§ I TUOI COMPITI
1. Secondo il testo sulla produzione di cibo, in quanti paesi si sono svolti la ricerca e la documentazione dell'autore?
2. Cita dal testo sulla produzione di cibo il passo che inizia con "produzione cibo" e arriva fino a "quello che mangiamo.".
3. Prosegui il testo sulla produzione di cibo dal punto in cui si ferma.

§ BLOCCO DI TESTO
****************
Da dove provengono e come sono prodotti gli alimenti di cui ci nutriamo? Come vengono coltivati, allevati, pescati, lavorati e trasportati fino ad arrivare nei nostri piatti? Nutrire il pianeta (Apogeo Editore) di George Steinmetz ci aiuta a scoprirlo, ad approfondire la conoscenza della produzione di cibo oltre lo scaffale del supermercato, e lo fa in un viaggio fotografico, spesso svelando quello che l’industria alimentare vorrebbe non vedessimo.

produzione cibo
La copertina del libro fotografico “Nutrire il pianeta” di George Steinmetz © Apogeo Edizioni

La produzione di cibo raccontata dal libro fotografico di George Steinmetz

Dopo un decennio di ricerca e documentazione attraverso 36 paesi, 6 continenti e 5 oceani, l’autore (conosciuto come “il fotografo volante” per i suoi scatti aerei a bassa quota) e collaboratore del National Geographic e del New York Times, ci restituisce immagini dall’alto che rivelano le dimensioni e la scala delle filiere produttive, da quelle più tradizionali a quelle più tecnologiche e avanzate per interrogarsi sull’impatto del sistema agroalimentare sul nostro pianeta e per fare scelte consapevoli su quello che mangiamo.

“Una volta le persone sapevano esattamente da dove proveniva il cibo, perché erano loro stesse agricoltori o acquistavano direttamente dai contadini o dagli altri produttori alimentari delle loro comunità”, scrive nella prefazione del libro Michael Pollan, autore di best seller di fama internazionale ed esperto di cibo, alimentazione e tematiche ambientali. “Oggi non è più così. Le catene che ci forniscono il cibo ora si estendono in tutto il mondo, modificando terra e mare in modi che possono essere allo stesso tempo affascinanti e terribili”. 

Prendiamo per esempio certi gamberetti in vaschetta: il libro ci racconta di come trascorrano la loro breve vita in una laguna artificiale vicino al Golfo del Bengala, nutriti con pellet di farina di pesce composta con acciughe pescate al largo delle coste del Perù mescolate con soia brasiliana coltivata su un terreno disboscato dell’Amazzonia e di come poi vengano sgusciati da giovani donne indiane che guadagnano 8 dollari al giorno.
****************
§ DATI FORNITI
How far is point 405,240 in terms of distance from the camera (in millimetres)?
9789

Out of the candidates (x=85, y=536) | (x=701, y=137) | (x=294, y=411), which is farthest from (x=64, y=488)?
****************
§ RISPOSTE ALL'ESERCIZIO
1. In 36 paesi.

2.
produzione cibo
La copertina del libro fotografico “Nutrire il pianeta” di George Steinmetz © Apogeo Edizioni

La produzione di cibo raccontata dal libro fotografico di George Steinmetz

Dopo un decennio di ricerca e documentazione attraverso 36 paesi, 6 continenti e 5 oceani, l’autore (conosciuto come “il fotografo volante” per i suoi scatti aerei a bassa quota) e collaboratore del National Geographic e del New York Times, ci restituisce immagini dall’alto che rivelano le dimensioni e la scala delle filiere produttive, da quelle più tradizionali a quelle più tecnologiche e avanzate per interrogarsi sull’impatto del sistema agroalimentare sul nostro pianeta e per fare scelte consapevoli su quello che mangiamo.

3.
Foto di agricoltura tra bellezza, ingegno e alterazione del pianeta

File ordinate di coltivazioni, trattori che avanzano creando linee geometriche, il grano raccolto in covoni e il sale in cumuli: sempre nella prefazione, Pollan sottolinea anche la capacità di Steinmetz di cogliere il “sublime agricolo”, ovvero la sua “capacità di scovare estrema bellezza negli schemi, nei colori e nei ritmi visivi che noi essere umani abbiamo strappato alla natura mentre cercavamo di nutrirci”. Così facendo risveglia in noi anche una sorta di “ammirazione per la nostra intraprendenza e ingegnosità come specie”.

Il testo spiega come gli antropologi classifichino lo sviluppo dell’agricoltura al pari del camminare su due piedi in termini di impatto sull’evoluzione umana e come la nostra capacità di produrre cibo ci distingua da ogni altra specie, ma abbia alterato il pianeta. 

Attualmente l’agricoltura copre circa la metà della superficie abitabile della terra, prosciuga il 70 per cento dell’acqua dolce disponibile sul pianeta e, con lavorazione, commercio e trasporto, è responsabile di quasi un terzo del consumo energetico annuale del mondo.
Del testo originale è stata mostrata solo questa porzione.